The Plotters is interesting for its political perspective, particularly its explanation about how the overthrow of military dictatorships and the rise of democracy might open the door to an assassination industry. The novel is also notable for the complexity of its characters: the assassin-raising librarian who has more respect for the innate knowledge of dogs than he has for human scholarship; the friendless Reseng, whose childhood taught him nothing beyond apathy; deadly women who have humane agendas despite their reliance on murder to achieve their goals.

The mystery behind the apparent attempt to assassinate Reseng is a good one, reflecting Kim’s careful attention to the details of storytelling. Dialog is clever and covers unexpected ground. The ending is unexpected but fitting. The combination of plot, characterization, and philosophy makes The Plotters a good choice for fans of international crime fiction.

RECOMMENDED

Monday
Jan282019

Judgment by Joseph Finder

Published by Dutton on January 29, 2019

Judge Juliana Brody cheats on her husband at a legal conference with a fellow named Matias Sanchez. They agree it will be a one-night fling. Back in Boston, Brody is presiding over a sexual harassment case that a woman brought against a ride-sharing company. On her first day back in court, a new lawyer is added to the company’s defense team. Yes, it’s Sanchez, who wants rulings in the harassment case to favor the defendant and threatens publication of salacious videos if the judge doesn’t cooperate. In particular, the defense wants her to dismiss the case so it doesn’t need to disclose a damaging document.

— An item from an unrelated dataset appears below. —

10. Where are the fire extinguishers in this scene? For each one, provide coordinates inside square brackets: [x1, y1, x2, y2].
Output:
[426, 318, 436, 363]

The premise is thin. Rather than blackmailing the judge, the corporation could easily follow the standard corporate procedure of pretending the document doesn’t exist. Or it could give the former employee an apology, an admission of wrongdoing, and a ton of money to settle the case to keep the document from coming to light. The availability of less risky options makes the blackmail threat seems awfully contrived.

Brody’s husband is a law professor who may or may not have dallied with one of his students a few years earlier, but Brody doesn’t want to reveal her indiscretion and potentially ruin her marriage. She’s even more concerned about damaging her career, which seems destined to land her on a higher court. Sex tapes may not bother post-Trump politicians, but judges tend to be stuffy about public disclosures of their private shenanigans, particularly when they shenanigan with a lawyer who is appearing before the judge.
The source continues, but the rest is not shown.